If $\vec{x} = \vec{0}$, then is, $Q(\vec{x}) = 0$?
(As the title states, $Q(\vec{0}) = 0$ for all quadratic forms?)
I know this may be a simple question for others, but I just want to confirm that this is true (if it is).

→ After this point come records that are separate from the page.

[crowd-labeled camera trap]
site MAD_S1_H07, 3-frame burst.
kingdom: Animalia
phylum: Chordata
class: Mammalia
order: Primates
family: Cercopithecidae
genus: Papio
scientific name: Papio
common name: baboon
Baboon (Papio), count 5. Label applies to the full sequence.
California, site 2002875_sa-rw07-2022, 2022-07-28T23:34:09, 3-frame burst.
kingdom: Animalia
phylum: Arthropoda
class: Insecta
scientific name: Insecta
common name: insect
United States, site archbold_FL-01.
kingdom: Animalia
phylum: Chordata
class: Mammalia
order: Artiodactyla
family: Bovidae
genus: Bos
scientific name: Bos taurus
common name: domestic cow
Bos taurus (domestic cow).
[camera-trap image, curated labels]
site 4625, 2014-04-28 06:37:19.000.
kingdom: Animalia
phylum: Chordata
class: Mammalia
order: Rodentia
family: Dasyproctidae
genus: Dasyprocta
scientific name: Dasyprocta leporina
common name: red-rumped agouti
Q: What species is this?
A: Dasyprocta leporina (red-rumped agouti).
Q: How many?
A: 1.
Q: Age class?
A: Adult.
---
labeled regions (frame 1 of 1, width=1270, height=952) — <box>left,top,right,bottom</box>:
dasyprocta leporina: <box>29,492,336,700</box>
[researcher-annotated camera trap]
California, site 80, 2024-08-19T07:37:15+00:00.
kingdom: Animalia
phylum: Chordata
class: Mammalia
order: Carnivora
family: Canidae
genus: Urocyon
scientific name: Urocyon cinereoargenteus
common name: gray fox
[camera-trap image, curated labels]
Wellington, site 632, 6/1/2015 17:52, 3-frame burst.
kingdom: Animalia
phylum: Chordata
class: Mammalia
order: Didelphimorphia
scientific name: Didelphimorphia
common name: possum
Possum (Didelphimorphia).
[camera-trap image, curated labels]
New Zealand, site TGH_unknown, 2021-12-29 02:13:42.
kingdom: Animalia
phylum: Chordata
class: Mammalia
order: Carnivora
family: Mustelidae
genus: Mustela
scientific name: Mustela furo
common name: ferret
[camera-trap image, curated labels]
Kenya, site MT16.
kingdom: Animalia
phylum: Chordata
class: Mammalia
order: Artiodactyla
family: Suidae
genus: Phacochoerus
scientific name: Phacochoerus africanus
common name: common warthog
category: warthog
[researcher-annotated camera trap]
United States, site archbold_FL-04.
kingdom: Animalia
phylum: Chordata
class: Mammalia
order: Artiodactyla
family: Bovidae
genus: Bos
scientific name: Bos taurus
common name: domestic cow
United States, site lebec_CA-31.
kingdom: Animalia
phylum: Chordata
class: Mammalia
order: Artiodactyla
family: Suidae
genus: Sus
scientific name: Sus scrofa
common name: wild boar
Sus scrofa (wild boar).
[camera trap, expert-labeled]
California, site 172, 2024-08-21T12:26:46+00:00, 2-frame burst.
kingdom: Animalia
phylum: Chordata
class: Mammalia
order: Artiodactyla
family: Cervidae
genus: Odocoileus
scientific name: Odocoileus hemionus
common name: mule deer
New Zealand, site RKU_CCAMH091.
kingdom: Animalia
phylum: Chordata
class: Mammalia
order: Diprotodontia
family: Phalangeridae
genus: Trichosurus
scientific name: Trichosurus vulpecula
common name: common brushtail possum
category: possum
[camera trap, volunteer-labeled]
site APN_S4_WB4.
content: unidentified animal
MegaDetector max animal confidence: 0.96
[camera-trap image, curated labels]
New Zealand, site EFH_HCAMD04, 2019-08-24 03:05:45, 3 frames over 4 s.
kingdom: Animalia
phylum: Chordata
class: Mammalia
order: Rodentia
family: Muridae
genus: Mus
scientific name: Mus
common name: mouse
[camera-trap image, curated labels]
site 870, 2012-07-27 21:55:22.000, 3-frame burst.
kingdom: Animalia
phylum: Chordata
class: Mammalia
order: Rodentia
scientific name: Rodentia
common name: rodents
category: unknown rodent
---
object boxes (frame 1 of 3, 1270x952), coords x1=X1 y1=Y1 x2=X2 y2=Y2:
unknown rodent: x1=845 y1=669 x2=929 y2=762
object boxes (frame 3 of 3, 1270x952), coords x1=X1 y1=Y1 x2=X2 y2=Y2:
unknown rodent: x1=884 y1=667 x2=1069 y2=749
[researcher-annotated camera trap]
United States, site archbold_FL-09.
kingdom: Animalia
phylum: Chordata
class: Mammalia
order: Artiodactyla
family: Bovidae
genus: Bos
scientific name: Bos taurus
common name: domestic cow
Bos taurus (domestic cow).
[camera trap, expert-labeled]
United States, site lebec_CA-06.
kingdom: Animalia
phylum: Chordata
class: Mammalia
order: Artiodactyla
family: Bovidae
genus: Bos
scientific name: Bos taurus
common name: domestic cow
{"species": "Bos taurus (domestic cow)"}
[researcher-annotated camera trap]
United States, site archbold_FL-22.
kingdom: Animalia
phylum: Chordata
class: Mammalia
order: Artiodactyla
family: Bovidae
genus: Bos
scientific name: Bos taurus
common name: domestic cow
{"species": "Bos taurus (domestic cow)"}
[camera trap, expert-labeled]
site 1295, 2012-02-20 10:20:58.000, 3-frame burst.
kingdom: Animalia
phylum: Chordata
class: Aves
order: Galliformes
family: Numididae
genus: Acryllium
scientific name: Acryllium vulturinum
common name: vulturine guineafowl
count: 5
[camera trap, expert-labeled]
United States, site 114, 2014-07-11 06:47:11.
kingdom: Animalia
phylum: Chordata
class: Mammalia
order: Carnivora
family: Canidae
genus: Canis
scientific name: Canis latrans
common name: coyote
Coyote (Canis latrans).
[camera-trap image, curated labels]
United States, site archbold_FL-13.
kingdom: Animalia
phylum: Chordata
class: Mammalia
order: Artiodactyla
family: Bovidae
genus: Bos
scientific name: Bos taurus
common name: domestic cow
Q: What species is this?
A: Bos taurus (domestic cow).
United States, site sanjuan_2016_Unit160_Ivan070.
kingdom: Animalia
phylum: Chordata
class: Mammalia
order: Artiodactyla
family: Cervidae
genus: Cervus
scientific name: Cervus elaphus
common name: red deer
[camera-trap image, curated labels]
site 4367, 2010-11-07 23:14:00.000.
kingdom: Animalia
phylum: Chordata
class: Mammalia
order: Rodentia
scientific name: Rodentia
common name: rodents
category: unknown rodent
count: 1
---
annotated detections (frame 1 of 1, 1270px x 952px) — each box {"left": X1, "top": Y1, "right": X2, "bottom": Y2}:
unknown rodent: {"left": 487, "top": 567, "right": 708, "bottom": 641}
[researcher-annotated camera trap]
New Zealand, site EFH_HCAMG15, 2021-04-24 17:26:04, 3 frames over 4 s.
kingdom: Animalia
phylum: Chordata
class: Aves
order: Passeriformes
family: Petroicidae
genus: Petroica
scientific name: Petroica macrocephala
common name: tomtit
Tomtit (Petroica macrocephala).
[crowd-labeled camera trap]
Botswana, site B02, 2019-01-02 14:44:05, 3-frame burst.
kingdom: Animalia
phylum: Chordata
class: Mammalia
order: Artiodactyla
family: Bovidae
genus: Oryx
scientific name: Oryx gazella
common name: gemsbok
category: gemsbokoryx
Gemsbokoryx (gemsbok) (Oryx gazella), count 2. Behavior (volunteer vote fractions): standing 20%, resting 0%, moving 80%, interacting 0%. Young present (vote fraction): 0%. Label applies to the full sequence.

Let $\mathbf{x}$ be the vector $\mathbf{x} = [x_1 \; x_2 \; \dots \; x_n]$ and $\mathbf{A}$ be the matrix :
$$\mathbf{A} = \begin{pmatrix} a_{11} & a_{12} & \cdots & a_{1n} \\ a_{21} & a_{22} & \cdots & a_{2n} \\ \cdots & \cdots & \cdots & \cdots \\ a_{n1} & a_{n2} & \cdots & a_{nn}\end{pmatrix}$$
Then, the general quadratic form $Q(\mathbf{x})$ is defined as :
$$Q(\mathbf{x}) = \mathbf{x}^\mathbf{T}\mathbf{A}\mathbf{x}$$
Now, for $\mathbf{x} = (0,0,\dots,0)$, thus the zero vector, one can easily yield that :
$$Q(\mathbf{0}) = \begin{bmatrix}0 \\ 0 \\ \vdots \\ 0 \end{bmatrix}\begin{pmatrix} a_{11} & a_{12} & \cdots & a_{1n} \\ a_{21} & a_{22} & \cdots & a_{2n} \\ \cdots & \cdots & \cdots & \cdots \\ a_{n1} & a_{n2} & \cdots & a_{nn}\end{pmatrix} \begin{bmatrix} 0 & 0 & \cdots & 0 \end{bmatrix} \implies Q(\mathbf{0}) = 0$$
I'll leave the operations/calculations on you to exercise.